Or any kind of light,

With all his might

For thee to fight,

JOHN FALSTAFF.

This letter may not be very funny in print; but when it is read aloud on the stage, it provokes much laughter. Sometimes one thinks that a joke is the thing most affected by the time-spirit. Remove it from its place in time, and it ceases to exist as a joke. Our sense of what is tragic remains the same through the centuries; but our sense of humor that changes. It is hard to believe that some Elizabethan comedies were ever amusing. In nothing does Shakespeare show himself 'above the law' more clearly than in his fun. It is not always 'nice,' but it is mirthprovoking, that is, if it is not treated academically. If a modern audience does not laugh at Shakespeare's jokes, blame the actors! The letter that Maria, in Twelfth Night, palms off on Malvolio as Olivia's has all the material for making us laugh; but I have seen Malvolios who so handled the material as to justify the opinion that Shakespeare's comedy is no longer comic. Here again it is the situation that makes the letter good fun on the stage. It begins in verse of rather poor quality:

Jove knows I love;

But who?

Lips, do not move;
No man must know.

I may command where I adore;

But silence, like a Lucrece knife,
With bloodless stroke my heart doth gore.
M, O, A, I, doth sway my life!

Maria was not much of a poet, but when she takes to prose, she shines.

If this fall into thy hand, revolve. In my stars I am above thee, but be not afraid of greatness. Some are born great, some achieve greatness, and some have greatness thrust upon 'em. Thy Fates open their hands, let thy blood and spirit embrace them; and, to inure thyself to what thou art like to be, cast thy humble slough and appear fresh. Be opposite with a kinsman, surly with servants; let thy tongue tang arguments of state; put thyself into the trick of singularity: she thus advises thee that sighs for thee. Remember who commended thy yellow stockings, and wished to see thee ever cross-gartered. I say, remember. Go to, thou art made, if thou desirest to be so; if not, let me see thee a steward still, the fellow of servants, and not worthy to touch Fortune's fingers. Farewell. She that would alter services with thee,

THE FORTUNATE UNHAPPY.

Then follows the postscript; and Maria had reserved her great coup for the postscript (the only one, by the way, that is written in full in the plays): —

If thou entertainest my love, let it appear in thy smiling. Thy smiles become thee well; therefore in my presence still smile, dear my sweet, I prithee!

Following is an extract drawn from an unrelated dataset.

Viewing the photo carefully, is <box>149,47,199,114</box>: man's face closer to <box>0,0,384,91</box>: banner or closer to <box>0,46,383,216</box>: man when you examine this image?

Shakespeare was no Puritan. He probably enjoyed bear-baiting, and yet, unlike many of his contemporaries, felt sorry for the bear. So after writing this scene, in which Malvolio is baited, and deluded, and made to look a fool, he is able to write another in which our sympathies are roused with the victim of Maria's 'sport royal.' Malvolio's letter to Olivia makes us see that the sport had its cruel side.